Consider the current build_norm_layer function:
def build_norm_layer(cfg, num_features, postfix=''):
"""Build normalization layer.
Args:
cfg (dict): The norm layer config, which should contain:
- type (str): Layer type.
- layer args: Args needed to instantiate a norm layer.
- requires_grad (bool, optional): Whether stop gradient updates.
num_features (int): Number of input channels.
postfix (int | str): The postfix to be appended into norm abbreviation
to create named layer.
Returns:
(str, nn.Module): The first element is the layer name consisting of
abbreviation and postfix, e.g., bn1, gn. The second element is the
created norm layer.
"""
if not isinstance(cfg, dict):
raise TypeError('cfg must be a dict')
if 'type' not in cfg:
raise KeyError('the cfg dict must contain the key "type"')
cfg_ = cfg.copy()
layer_type = cfg_.pop('type')
if layer_type not in NORM_LAYERS:
raise KeyError(f'Unrecognized norm type {layer_type}')

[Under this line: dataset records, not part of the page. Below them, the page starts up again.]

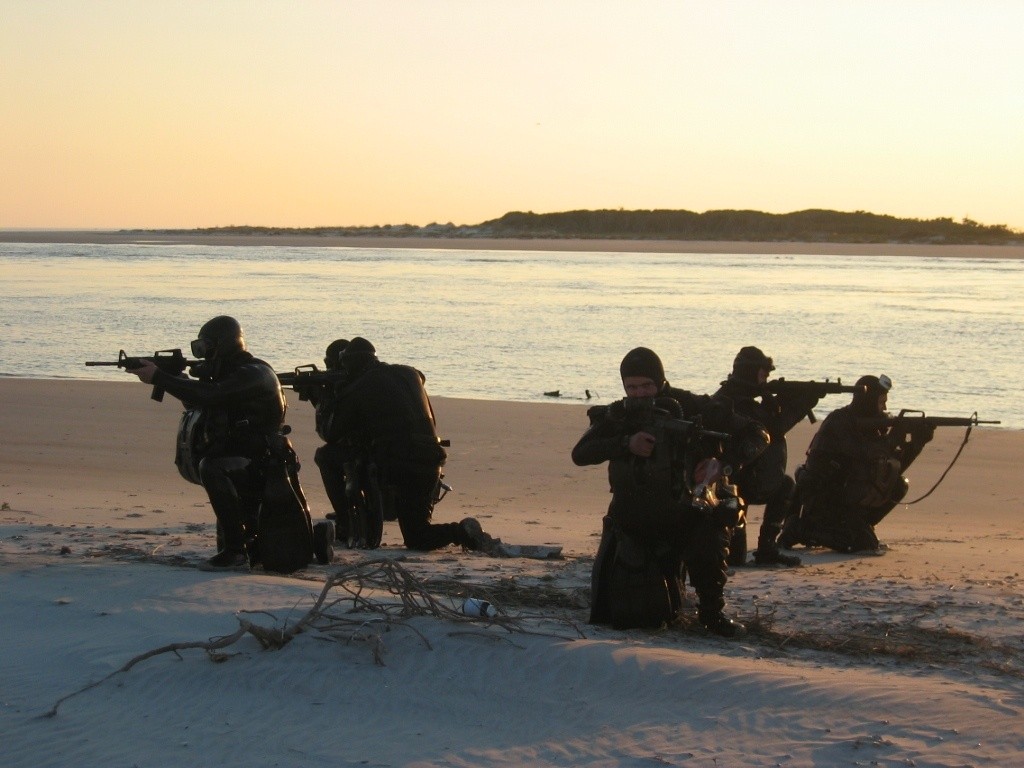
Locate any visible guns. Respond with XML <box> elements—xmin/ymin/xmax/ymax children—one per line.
<box><xmin>85</xmin><ymin>348</ymin><xmax>205</xmax><ymax>403</ymax></box>
<box><xmin>757</xmin><ymin>377</ymin><xmax>857</xmax><ymax>425</ymax></box>
<box><xmin>273</xmin><ymin>364</ymin><xmax>336</xmax><ymax>402</ymax></box>
<box><xmin>879</xmin><ymin>410</ymin><xmax>1002</xmax><ymax>505</ymax></box>
<box><xmin>607</xmin><ymin>393</ymin><xmax>733</xmax><ymax>471</ymax></box>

norm_layer = NORM_LAYERS.get(layer_type)
abbr = infer_abbr(norm_layer)
assert isinstance(postfix, (int, str))
name = abbr + str(postfix)
requires_grad = cfg_.pop('requires_grad', True)
cfg_.setdefault('eps', 1e-5)
if layer_type != 'GN':
layer = norm_layer(num_features, **cfg_)
if layer_type == 'SyncBN':
layer._specify_ddp_gpu_num(1)
else:
assert 'num_groups' in cfg_
layer = norm_layer(num_channels=num_features, **cfg_)
for param in layer.parameters():
param.requires_grad = requires_grad
return name, layerwe could insert code after the assert 'num_groups' in cfg_ to allow the setting of "num_groups" to be "auto". Perhaps num_groups could be a dictionary that allows for more specific parameters related to which heuristic you want to choose, but in this case I just did something simple:
Enumerate all the group sizes that would be valid for a layer and construct a list of "info" dictionaries that contain the number of channels per group given the number of groups. I consider the "ideal" number of groups and channels to be something like the square root of the number of total features. I then use a simple heuristic which takes the product of the absolute difference between the number of groups and channels and this ideal for each candidate and chooses the number of groups that minimizes this heuristic (using 1 - the number of groups as a tiebreaker).
if cfg_['num_groups'] == 'auto':
valid_num_groups = [
factor for factor in range(1, num_features)
if num_features % factor == 0
]
infos = [
{'ng': ng, 'nc': num_features / ng}
for ng in valid_num_groups
]
ideal = num_features ** (0.5)
for item in infos:
item['heuristic'] = abs(ideal - item['ng']) * abs(ideal - item['nc'])
chosen = sorted(infos, key=lambda x: (x['heuristic'], 1 - x['ng']))[0]
cfg_['num_groups'] = chosen['ng']There are lots of ways you could automatically choose a setting for num_groups that is reasonable and feasible given num_features, but I found this method to work reasonably well.
If there is interest in a feature like this, I can make the PR.